*USING THE INFORMATION:*
(1) Quote everything in the passage on tongue and lip tie signs from "- has slow weight" down to "other food sensitivity)".
(2) Extend the passage on tongue and lip tie signs, starting after its final sentence.

*SOURCE PASSAGE:*
Content starts

Last week I shared our story about Olive’s tongue and lip tie and this week I want to share some practical information for detecting a tongue and/or lip tie. I’m not a doctor or lactation consultant.
I’m a mom who has dealt with the difficult nursing and slow baby weight gain that a tongue or lip tie can cause and wanted to pass on what I know in the hope that it can help another mom get the help she and baby need to continue breastfeeding.
Some of the symptoms and signs are not specific to tongue or lip ties. Individually each symptom could point to any number of causes but having more than one or a handful of these signs and symptoms is an indication that your problem might be tongue or lip tie (or both as in our case).
Signs of a Tongue Tie Baby
- Can’t stick out tongue
- has a lip tie (a lip tie usually means there is a tongue tie but not necessarily in the reverse)
- has slow weight gain or failure to thrive
- is unable to latch, stay latched, or slips off the nipple
- has prolonged feedings and is unsatisfied afterward
- has short frequent feedings and is unsatisfied afterward
- pops or clicks during nursing
- is unable to hold pacifier or bottle nipple in mouth
- gums the nipple
- has cracked, bleeding, or sore nipples and/or pain while nursing
- has flattened or blanched nipples
- suffers from plugged ducts, mastitis, or thrush
Signs of a Lip Tie Baby
- Lip doesn’t flare out when latching
- Colic, Gas, or reflux (a bad latch lets in the air which causes these symptoms but they can be caused by other things such as dairy or other food sensitivity)

Content ends

*DATASET CONTENT:*
Content starts

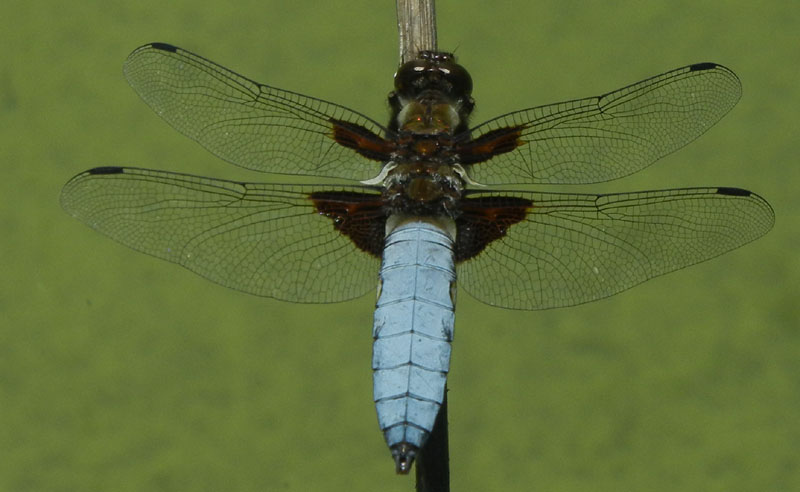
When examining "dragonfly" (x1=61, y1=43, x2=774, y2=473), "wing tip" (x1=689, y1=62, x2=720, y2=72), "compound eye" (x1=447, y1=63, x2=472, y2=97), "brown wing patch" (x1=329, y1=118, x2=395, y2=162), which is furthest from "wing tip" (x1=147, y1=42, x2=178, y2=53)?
"wing tip" (x1=689, y1=62, x2=720, y2=72)

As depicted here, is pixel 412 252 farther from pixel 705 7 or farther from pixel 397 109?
pixel 705 7

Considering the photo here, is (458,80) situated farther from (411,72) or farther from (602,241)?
(602,241)

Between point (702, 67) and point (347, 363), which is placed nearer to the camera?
point (702, 67)

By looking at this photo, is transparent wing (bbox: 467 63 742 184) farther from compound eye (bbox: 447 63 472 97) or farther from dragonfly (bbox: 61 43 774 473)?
compound eye (bbox: 447 63 472 97)

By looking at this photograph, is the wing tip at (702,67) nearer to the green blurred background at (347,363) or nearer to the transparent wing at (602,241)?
the transparent wing at (602,241)

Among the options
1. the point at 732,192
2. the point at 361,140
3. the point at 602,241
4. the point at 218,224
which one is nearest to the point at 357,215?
the point at 361,140

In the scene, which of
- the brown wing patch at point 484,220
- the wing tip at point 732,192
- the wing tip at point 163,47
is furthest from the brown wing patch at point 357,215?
the wing tip at point 732,192
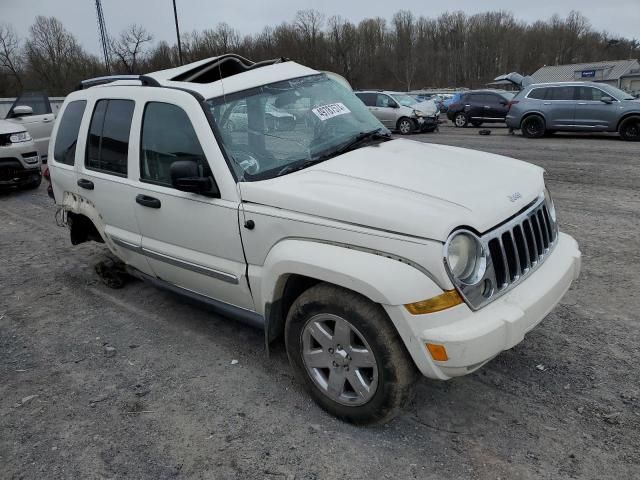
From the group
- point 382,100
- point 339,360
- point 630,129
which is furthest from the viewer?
point 382,100

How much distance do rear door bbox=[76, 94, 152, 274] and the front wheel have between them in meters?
16.8

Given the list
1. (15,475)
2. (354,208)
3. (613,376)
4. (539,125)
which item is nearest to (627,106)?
(539,125)

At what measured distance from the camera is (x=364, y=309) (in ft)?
8.42

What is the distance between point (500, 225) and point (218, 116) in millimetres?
1846

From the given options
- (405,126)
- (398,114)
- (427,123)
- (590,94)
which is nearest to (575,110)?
(590,94)

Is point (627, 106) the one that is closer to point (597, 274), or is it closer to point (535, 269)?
point (597, 274)

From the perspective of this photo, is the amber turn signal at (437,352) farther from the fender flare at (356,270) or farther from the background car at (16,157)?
the background car at (16,157)

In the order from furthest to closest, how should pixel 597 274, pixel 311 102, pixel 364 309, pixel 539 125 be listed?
pixel 539 125 < pixel 597 274 < pixel 311 102 < pixel 364 309

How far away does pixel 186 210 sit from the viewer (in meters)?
3.38

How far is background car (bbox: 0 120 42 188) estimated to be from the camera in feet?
30.6

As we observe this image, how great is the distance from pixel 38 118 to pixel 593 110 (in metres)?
15.1

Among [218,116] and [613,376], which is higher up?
[218,116]

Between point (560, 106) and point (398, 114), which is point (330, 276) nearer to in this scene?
point (560, 106)

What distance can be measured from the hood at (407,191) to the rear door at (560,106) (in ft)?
47.6
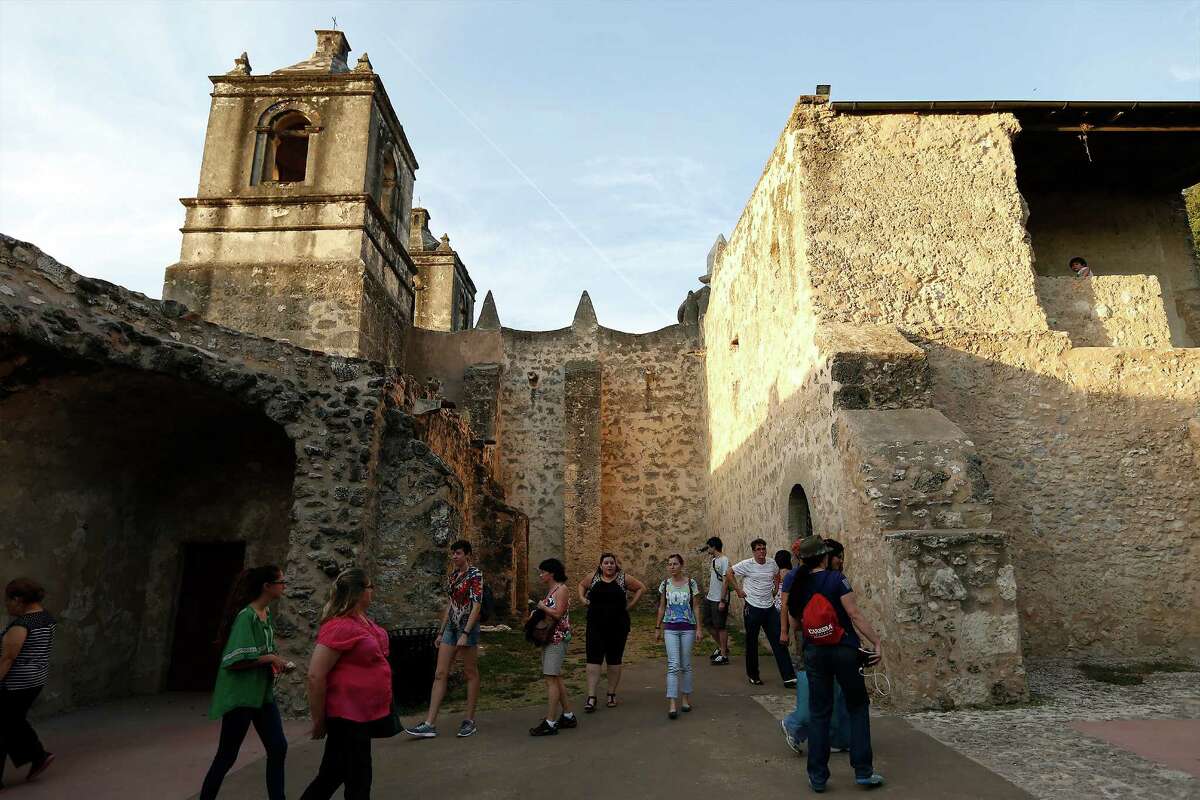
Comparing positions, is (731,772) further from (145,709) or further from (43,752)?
(145,709)

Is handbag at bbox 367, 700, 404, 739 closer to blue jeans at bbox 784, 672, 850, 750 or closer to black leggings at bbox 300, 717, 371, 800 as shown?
black leggings at bbox 300, 717, 371, 800

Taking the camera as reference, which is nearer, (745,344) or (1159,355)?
(1159,355)

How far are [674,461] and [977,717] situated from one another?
10.6 metres


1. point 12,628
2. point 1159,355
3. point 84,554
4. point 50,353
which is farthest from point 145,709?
point 1159,355

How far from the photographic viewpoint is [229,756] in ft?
11.5

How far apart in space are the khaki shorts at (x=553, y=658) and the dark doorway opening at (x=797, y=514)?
385 centimetres

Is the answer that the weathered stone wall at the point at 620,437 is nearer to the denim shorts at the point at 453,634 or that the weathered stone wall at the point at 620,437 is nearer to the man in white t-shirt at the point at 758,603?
the man in white t-shirt at the point at 758,603

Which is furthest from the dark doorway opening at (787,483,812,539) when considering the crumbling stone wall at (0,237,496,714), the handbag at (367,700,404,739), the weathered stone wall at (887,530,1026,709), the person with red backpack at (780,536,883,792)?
the handbag at (367,700,404,739)

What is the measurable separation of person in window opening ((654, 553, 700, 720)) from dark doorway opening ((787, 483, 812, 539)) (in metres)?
2.58

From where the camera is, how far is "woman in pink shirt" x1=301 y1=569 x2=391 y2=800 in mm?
3025

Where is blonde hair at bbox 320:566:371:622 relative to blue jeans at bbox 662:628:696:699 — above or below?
above

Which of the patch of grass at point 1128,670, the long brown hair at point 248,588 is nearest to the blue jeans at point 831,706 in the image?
the long brown hair at point 248,588

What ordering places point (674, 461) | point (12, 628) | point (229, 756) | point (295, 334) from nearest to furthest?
point (229, 756) → point (12, 628) → point (295, 334) → point (674, 461)

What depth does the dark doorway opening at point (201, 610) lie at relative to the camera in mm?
7102
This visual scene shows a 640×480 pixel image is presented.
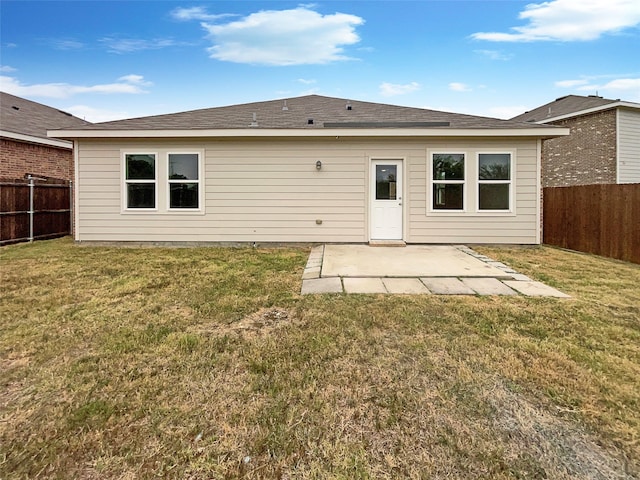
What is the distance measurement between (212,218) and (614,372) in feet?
26.0

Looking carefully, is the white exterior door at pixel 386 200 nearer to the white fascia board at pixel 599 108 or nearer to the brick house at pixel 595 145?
the white fascia board at pixel 599 108

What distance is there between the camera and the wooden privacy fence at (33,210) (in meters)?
8.84

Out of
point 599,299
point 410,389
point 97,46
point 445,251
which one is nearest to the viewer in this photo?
point 410,389

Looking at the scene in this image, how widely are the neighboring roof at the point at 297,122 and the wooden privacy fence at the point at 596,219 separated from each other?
1.64 metres

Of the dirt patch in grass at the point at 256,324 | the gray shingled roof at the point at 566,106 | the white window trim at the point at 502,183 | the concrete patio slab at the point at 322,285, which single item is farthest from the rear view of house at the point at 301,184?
the gray shingled roof at the point at 566,106

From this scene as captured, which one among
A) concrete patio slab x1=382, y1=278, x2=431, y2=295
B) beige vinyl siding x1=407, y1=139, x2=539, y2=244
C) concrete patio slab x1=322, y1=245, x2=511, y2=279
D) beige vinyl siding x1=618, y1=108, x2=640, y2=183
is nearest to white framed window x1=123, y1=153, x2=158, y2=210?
concrete patio slab x1=322, y1=245, x2=511, y2=279

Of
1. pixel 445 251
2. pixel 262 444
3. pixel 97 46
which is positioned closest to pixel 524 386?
pixel 262 444

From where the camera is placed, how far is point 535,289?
182 inches

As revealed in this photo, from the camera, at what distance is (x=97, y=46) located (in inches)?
504

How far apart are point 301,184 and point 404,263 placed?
3491mm

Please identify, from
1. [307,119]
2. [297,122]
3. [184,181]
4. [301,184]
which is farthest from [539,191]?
[184,181]

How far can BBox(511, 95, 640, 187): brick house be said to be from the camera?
12102mm

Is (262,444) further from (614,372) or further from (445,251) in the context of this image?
(445,251)

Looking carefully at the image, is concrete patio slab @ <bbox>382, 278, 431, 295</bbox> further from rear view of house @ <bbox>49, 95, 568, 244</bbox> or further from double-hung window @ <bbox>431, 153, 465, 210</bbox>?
double-hung window @ <bbox>431, 153, 465, 210</bbox>
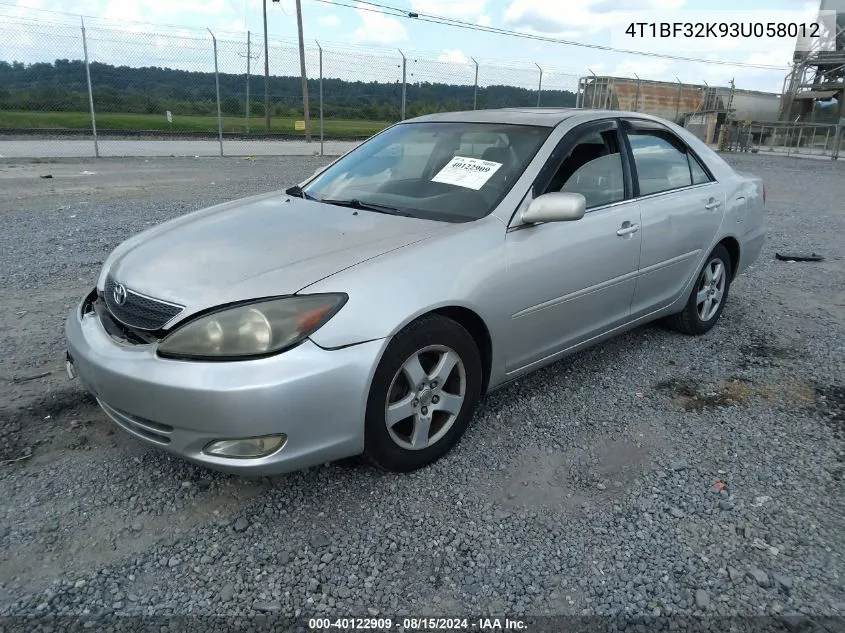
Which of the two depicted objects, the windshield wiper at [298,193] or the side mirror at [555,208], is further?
the windshield wiper at [298,193]

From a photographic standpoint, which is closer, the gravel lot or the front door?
the gravel lot

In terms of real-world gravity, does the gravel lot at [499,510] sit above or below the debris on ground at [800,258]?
below

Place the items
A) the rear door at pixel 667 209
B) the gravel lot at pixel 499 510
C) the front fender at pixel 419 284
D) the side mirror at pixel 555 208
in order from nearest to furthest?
the gravel lot at pixel 499 510, the front fender at pixel 419 284, the side mirror at pixel 555 208, the rear door at pixel 667 209

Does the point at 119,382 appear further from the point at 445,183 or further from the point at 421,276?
the point at 445,183

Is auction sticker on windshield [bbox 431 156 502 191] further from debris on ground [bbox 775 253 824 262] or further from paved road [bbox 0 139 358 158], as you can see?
paved road [bbox 0 139 358 158]

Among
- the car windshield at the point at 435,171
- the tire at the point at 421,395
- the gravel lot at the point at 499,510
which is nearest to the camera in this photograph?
the gravel lot at the point at 499,510

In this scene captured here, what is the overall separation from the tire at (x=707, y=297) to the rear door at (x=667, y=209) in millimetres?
201

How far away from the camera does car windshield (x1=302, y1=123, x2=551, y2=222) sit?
123 inches

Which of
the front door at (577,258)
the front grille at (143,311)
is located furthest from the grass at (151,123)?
the front grille at (143,311)

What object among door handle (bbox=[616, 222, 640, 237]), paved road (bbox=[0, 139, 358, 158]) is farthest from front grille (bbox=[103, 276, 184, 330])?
paved road (bbox=[0, 139, 358, 158])

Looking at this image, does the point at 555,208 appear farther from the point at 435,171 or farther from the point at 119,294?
the point at 119,294

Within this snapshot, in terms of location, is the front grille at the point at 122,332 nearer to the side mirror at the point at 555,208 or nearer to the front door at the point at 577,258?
the front door at the point at 577,258

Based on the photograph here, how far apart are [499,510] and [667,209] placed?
2.32 meters

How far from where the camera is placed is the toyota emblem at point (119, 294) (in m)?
2.57
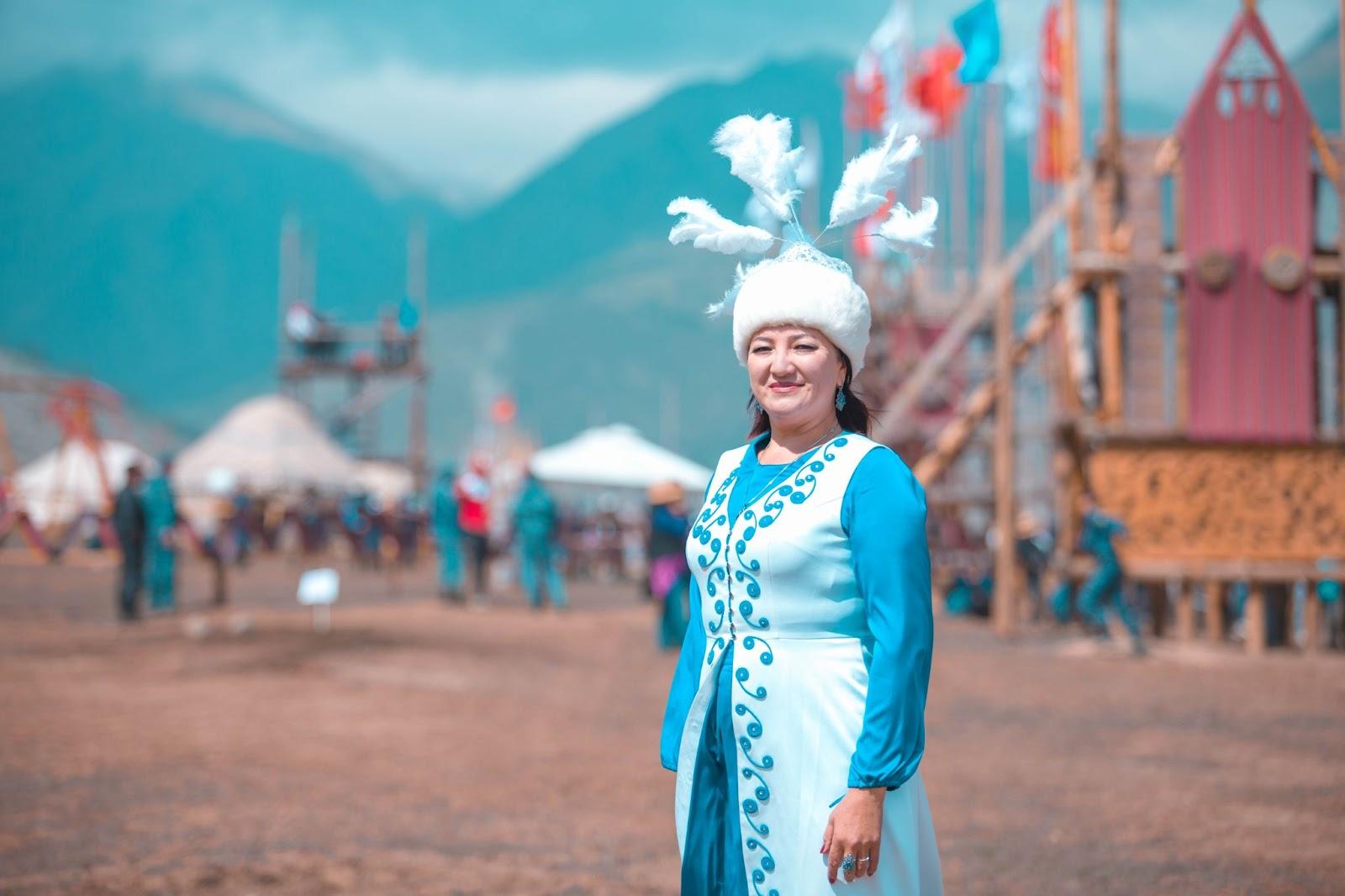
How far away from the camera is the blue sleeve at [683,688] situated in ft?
10.2

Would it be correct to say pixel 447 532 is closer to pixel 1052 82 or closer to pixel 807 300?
pixel 1052 82

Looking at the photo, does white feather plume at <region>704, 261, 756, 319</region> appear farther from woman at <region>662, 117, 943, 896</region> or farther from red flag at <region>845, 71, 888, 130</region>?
red flag at <region>845, 71, 888, 130</region>

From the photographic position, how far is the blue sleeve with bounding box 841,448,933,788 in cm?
271

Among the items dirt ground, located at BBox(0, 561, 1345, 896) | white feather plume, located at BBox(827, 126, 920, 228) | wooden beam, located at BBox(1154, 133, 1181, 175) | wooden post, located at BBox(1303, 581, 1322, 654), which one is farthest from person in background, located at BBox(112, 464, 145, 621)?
white feather plume, located at BBox(827, 126, 920, 228)

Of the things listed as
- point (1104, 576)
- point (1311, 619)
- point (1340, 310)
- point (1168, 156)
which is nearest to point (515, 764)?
point (1104, 576)

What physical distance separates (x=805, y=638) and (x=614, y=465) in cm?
2108

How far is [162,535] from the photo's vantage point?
16047 millimetres

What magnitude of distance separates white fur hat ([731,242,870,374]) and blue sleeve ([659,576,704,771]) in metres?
0.60

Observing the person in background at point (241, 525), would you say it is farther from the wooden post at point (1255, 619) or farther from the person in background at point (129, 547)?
the wooden post at point (1255, 619)

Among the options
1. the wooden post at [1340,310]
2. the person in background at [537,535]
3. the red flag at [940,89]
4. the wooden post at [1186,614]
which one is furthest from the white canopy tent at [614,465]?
the wooden post at [1340,310]

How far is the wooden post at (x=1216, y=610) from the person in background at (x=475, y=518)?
904 cm

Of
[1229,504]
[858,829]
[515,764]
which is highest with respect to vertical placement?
[1229,504]

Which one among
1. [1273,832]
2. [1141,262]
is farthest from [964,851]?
[1141,262]

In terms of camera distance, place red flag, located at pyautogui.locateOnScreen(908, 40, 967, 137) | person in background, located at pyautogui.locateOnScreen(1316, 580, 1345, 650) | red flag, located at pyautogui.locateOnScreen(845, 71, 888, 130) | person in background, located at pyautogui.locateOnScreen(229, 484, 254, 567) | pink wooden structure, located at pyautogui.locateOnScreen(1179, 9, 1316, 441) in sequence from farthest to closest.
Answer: person in background, located at pyautogui.locateOnScreen(229, 484, 254, 567)
red flag, located at pyautogui.locateOnScreen(908, 40, 967, 137)
red flag, located at pyautogui.locateOnScreen(845, 71, 888, 130)
person in background, located at pyautogui.locateOnScreen(1316, 580, 1345, 650)
pink wooden structure, located at pyautogui.locateOnScreen(1179, 9, 1316, 441)
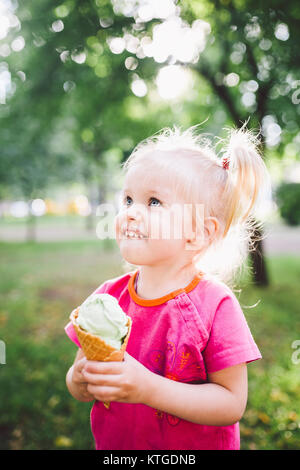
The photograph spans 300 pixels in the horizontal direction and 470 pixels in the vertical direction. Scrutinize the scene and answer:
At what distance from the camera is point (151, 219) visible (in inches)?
50.9

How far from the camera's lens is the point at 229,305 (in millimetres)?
1357

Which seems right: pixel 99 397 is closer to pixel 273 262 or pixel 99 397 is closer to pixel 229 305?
pixel 229 305

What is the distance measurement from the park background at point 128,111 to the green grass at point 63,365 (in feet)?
0.06

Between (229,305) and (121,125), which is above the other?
(121,125)

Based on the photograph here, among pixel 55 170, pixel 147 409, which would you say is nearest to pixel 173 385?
pixel 147 409

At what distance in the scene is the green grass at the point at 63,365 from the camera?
11.0 ft

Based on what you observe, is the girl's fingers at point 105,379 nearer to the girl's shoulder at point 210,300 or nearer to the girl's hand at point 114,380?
the girl's hand at point 114,380

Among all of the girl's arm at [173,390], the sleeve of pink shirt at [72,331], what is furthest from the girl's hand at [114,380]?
the sleeve of pink shirt at [72,331]

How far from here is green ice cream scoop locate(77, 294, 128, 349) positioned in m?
1.18

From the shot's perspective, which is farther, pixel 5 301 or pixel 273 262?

Content ends

*ANSWERS:*
(1)
- has slow weight gain or failure to thrive
- is unable to latch, stay latched, or slips off the nipple
- has prolonged feedings and is unsatisfied afterward
- has short frequent feedings and is unsatisfied afterward
- pops or clicks during nursing
- is unable to hold pacifier or bottle nipple in mouth
- gums the nipple
- has cracked, bleeding, or sore nipples and/or pain while nursing
- has flattened or blanched nipples
- suffers from plugged ducts, mastitis, or thrush
Signs of a Lip Tie Baby
- Lip doesn’t flare out when latching
- Colic, Gas, or reflux (a bad latch lets in the air which causes these symptoms but they can be caused by other things such as dairy or other food sensitivity)

(2)
- Unable to open mouth wide enough to latch
What to Do if You Suspect a Tongue or Lip Tie
- Trust your instincts! You know yourself and your baby best. You might be unsure of whether your problem is a tongue and/or lip tie or something else but you probably know there is a problem.
- Consult an International Board Certified Lactation Consultant (IBCLC) or pediatrician who is knowledgeable and supportive of breastfeeding. Keep getting opinions until someone can help you.
Benefits of Tongue and Lip Tie Revision
- Better latch means easier and pain-free nursing. Mom and baby can enjoy nursing and baby can thrive receiving the very best food and the wonderful bonding experience nursing provides.
- Unrevised tongue or lip tie has been known to cause the following problems later in life:
- Speech problems – delayed development, deterioration, lifelong speech difficulty
- Tired, painful jaw
- Space between teeth (lip tie)
- Trouble chewing and eating age-appropriate foods
- Dental health problems
http://www.kiddsteeth.com/ (Dr. Kotlow is the only pediatric dentist knowledgeable in tongue and lip tie revision in the NY, VT, NH, ME area. He is also fantastic.)
What experience are you having with tongue and lip ties?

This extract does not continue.